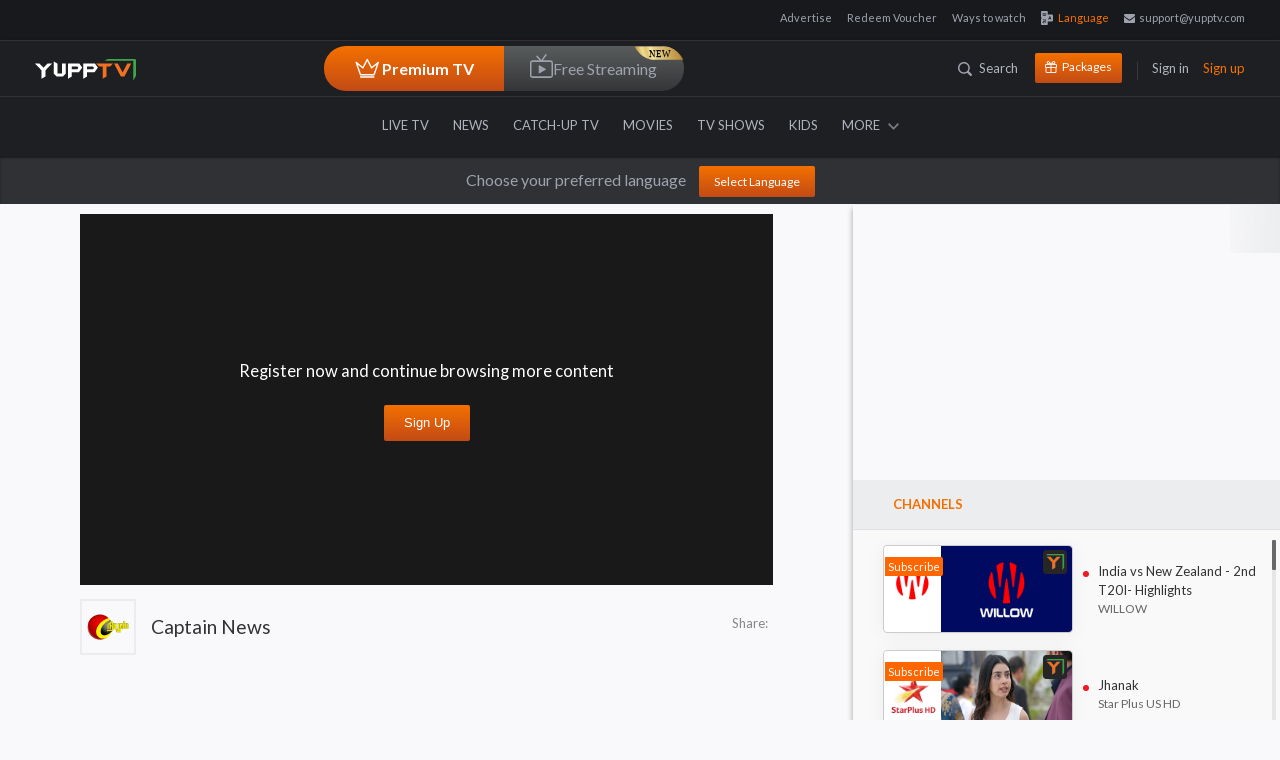

--- FILE ---
content_type: text/html; charset=utf-8
request_url: https://www.google.com/recaptcha/api2/aframe
body_size: 185
content:
<!DOCTYPE HTML><html><head><meta http-equiv="content-type" content="text/html; charset=UTF-8"></head><body><script nonce="QMMXtnOvwlVJqyQdjm6k-w">/** Anti-fraud and anti-abuse applications only. See google.com/recaptcha */ try{var clients={'sodar':'https://pagead2.googlesyndication.com/pagead/sodar?'};window.addEventListener("message",function(a){try{if(a.source===window.parent){var b=JSON.parse(a.data);var c=clients[b['id']];if(c){var d=document.createElement('img');d.src=c+b['params']+'&rc='+(localStorage.getItem("rc::a")?sessionStorage.getItem("rc::b"):"");window.document.body.appendChild(d);sessionStorage.setItem("rc::e",parseInt(sessionStorage.getItem("rc::e")||0)+1);localStorage.setItem("rc::h",'1769215463420');}}}catch(b){}});window.parent.postMessage("_grecaptcha_ready", "*");}catch(b){}</script></body></html>

--- FILE ---
content_type: text/plain; charset=UTF-8
request_url: https://location.api.yuppcdn.net/auth/v1/serviceinfo
body_size: 421
content:
{"city":"Columbus","collector_api":"ace.api.yuppcdn.net","vendor_id":"2","img_url":"http://imgresize.yupptv.in/img.php?src={1}&w={2}&h={3}","vendor_code":"2","client_id":"b34298c2-df9a-3670-9c9f-f8070e428261","auth_key":"19fd90b7-8931-3af0-a882-866b9b800e69","auth_api":"location.api.yuppcdn.net","android_update":{"versionnum":"11347221","type":"1"},"country_code":"US","live_api":"apidon.yupptv.com","true_ip":"3.142.92.79","languages":"English","ios_update":{"versionnum":"6.4","type":"1"},"social_api":"panthera.api.yuppcdn.net","hb_rateV2":"20","region":"Ohio","lon":"-83.0061","hb_rate":"30","lat":"39.9625","country_name":"United States","server_time":"1769215463043"}

--- FILE ---
content_type: application/javascript; charset=utf-8
request_url: https://fundingchoicesmessages.google.com/f/AGSKWxUkT3bm8DaqnR5kHMOzMLzEu7PlrxSYiGPGZHfkK-Eulccaxe4EvYj4PVfYBXZddSEOn4-jku9QsBkxfLp1Z6zVKP6qtAM-I7OFz4sxSH3FIBTR2LUIMiqCXbJWQcfarsCKqtzzS-Bc7jJJdWhnK85YqR54CSDw58bXTiuElbJMCiMdtuqqs4N1IktF/_/marfeel_sw./adiframetop./ad/a.aspx?/ad-header./fn_ads.
body_size: -1289
content:
window['f3fa41e0-8efe-4653-8d3a-2d870d346084'] = true;

--- FILE ---
content_type: image/svg+xml
request_url: https://yuppstatic.akamaized.net/yupptv/roku/images/yupptv_white.svg
body_size: 544
content:
<svg xmlns="http://www.w3.org/2000/svg" viewBox="0 0 736.38 154.26"><defs><style>.cls-1{fill:#fff;}.cls-2{fill:#f37121;}.cls-3{fill:#3da648;}</style></defs><title>Asset 3</title><g id="Layer_2" data-name="Layer 2"><g id="Layer_1-2" data-name="Layer 1"><path class="cls-1" d="M123.08,32.52l-47.73,48v42.81L48,139V80.5l-48-48H32.56L61.65,61.76,90.74,32.52Z"/><path class="cls-1" d="M224.21,102.66l-20.62,20.66h-47L136,102.69V16.82l27.4,15.82V103h33.44V32.52h27.39Z"/><path class="cls-1" d="M343.59,60.53,319.58,93H268v30.32L240.63,139V32.52H323Zm-28.11,1.78-7.17-9.48H268V72.38h40.19Z"/><path class="cls-1" d="M457.61,60.53,433.61,93H378.93v30.32L351.54,139V32.52H437ZM429.5,62.31l-7.17-9.48h-43.4V72.38h43.32Z"/><path class="cls-2" d="M567.8,32.52,547.64,52.83H520.7v70.49L493.31,139V52.83H466.38L446.21,32.52Z"/><path class="cls-2" d="M700,32.52l-49.25,90.8H625.2l-49.25-90.8h27.84l34.1,62.22L672,32.52Z"/><path class="cls-3" d="M506.27,12.46H714.55v141.8l21.3-36.88.52-104.92S737.41,1,722.86,0H529.64Z"/></g></g></svg>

★ ★ ★ ★ ★ ★ ★

> [How to complete this task] Write the data above out again exactly, minus its pictures.

> [Solved problem]
--- FILE ---
content_type: text/html; charset=utf-8
request_url: https://www.google.com/recaptcha/api2/aframe
body_size: 185
content:
<!DOCTYPE HTML><html><head><meta http-equiv="content-type" content="text/html; charset=UTF-8"></head><body><script nonce="QMMXtnOvwlVJqyQdjm6k-w">/** Anti-fraud and anti-abuse applications only. See google.com/recaptcha */ try{var clients={'sodar':'https://pagead2.googlesyndication.com/pagead/sodar?'};window.addEventListener("message",function(a){try{if(a.source===window.parent){var b=JSON.parse(a.data);var c=clients[b['id']];if(c){var d=document.createElement('img');d.src=c+b['params']+'&rc='+(localStorage.getItem("rc::a")?sessionStorage.getItem("rc::b"):"");window.document.body.appendChild(d);sessionStorage.setItem("rc::e",parseInt(sessionStorage.getItem("rc::e")||0)+1);localStorage.setItem("rc::h",'1769215463420');}}}catch(b){}});window.parent.postMessage("_grecaptcha_ready", "*");}catch(b){}</script></body></html>

--- FILE ---
content_type: text/plain; charset=UTF-8
request_url: https://location.api.yuppcdn.net/auth/v1/serviceinfo
body_size: 421
content:
{"city":"Columbus","collector_api":"ace.api.yuppcdn.net","vendor_id":"2","img_url":"http://imgresize.yupptv.in/img.php?src={1}&w={2}&h={3}","vendor_code":"2","client_id":"b34298c2-df9a-3670-9c9f-f8070e428261","auth_key":"19fd90b7-8931-3af0-a882-866b9b800e69","auth_api":"location.api.yuppcdn.net","android_update":{"versionnum":"11347221","type":"1"},"country_code":"US","live_api":"apidon.yupptv.com","true_ip":"3.142.92.79","languages":"English","ios_update":{"versionnum":"6.4","type":"1"},"social_api":"panthera.api.yuppcdn.net","hb_rateV2":"20","region":"Ohio","lon":"-83.0061","hb_rate":"30","lat":"39.9625","country_name":"United States","server_time":"1769215463043"}

--- FILE ---
content_type: application/javascript; charset=utf-8
request_url: https://fundingchoicesmessages.google.com/f/AGSKWxUkT3bm8DaqnR5kHMOzMLzEu7PlrxSYiGPGZHfkK-Eulccaxe4EvYj4PVfYBXZddSEOn4-jku9QsBkxfLp1Z6zVKP6qtAM-I7OFz4sxSH3FIBTR2LUIMiqCXbJWQcfarsCKqtzzS-Bc7jJJdWhnK85YqR54CSDw58bXTiuElbJMCiMdtuqqs4N1IktF/_/marfeel_sw./adiframetop./ad/a.aspx?/ad-header./fn_ads.
body_size: -1289
content:
window['f3fa41e0-8efe-4653-8d3a-2d870d346084'] = true;

--- FILE ---
content_type: image/svg+xml
request_url: https://yuppstatic.akamaized.net/yupptv/roku/images/yupptv_white.svg
body_size: 544
content:
<svg xmlns="http://www.w3.org/2000/svg" viewBox="0 0 736.38 154.26"><defs><style>.cls-1{fill:#fff;}.cls-2{fill:#f37121;}.cls-3{fill:#3da648;}</style></defs><title>Asset 3</title><g id="Layer_2" data-name="Layer 2"><g id="Layer_1-2" data-name="Layer 1"><path class="cls-1" d="M123.08,32.52l-47.73,48v42.81L48,139V80.5l-48-48H32.56L61.65,61.76,90.74,32.52Z"/><path class="cls-1" d="M224.21,102.66l-20.62,20.66h-47L136,102.69V16.82l27.4,15.82V103h33.44V32.52h27.39Z"/><path class="cls-1" d="M343.59,60.53,319.58,93H268v30.32L240.63,139V32.52H323Zm-28.11,1.78-7.17-9.48H268V72.38h40.19Z"/><path class="cls-1" d="M457.61,60.53,433.61,93H378.93v30.32L351.54,139V32.52H437ZM429.5,62.31l-7.17-9.48h-43.4V72.38h43.32Z"/><path class="cls-2" d="M567.8,32.52,547.64,52.83H520.7v70.49L493.31,139V52.83H466.38L446.21,32.52Z"/><path class="cls-2" d="M700,32.52l-49.25,90.8H625.2l-49.25-90.8h27.84l34.1,62.22L672,32.52Z"/><path class="cls-3" d="M506.27,12.46H714.55v141.8l21.3-36.88.52-104.92S737.41,1,722.86,0H529.64Z"/></g></g></svg>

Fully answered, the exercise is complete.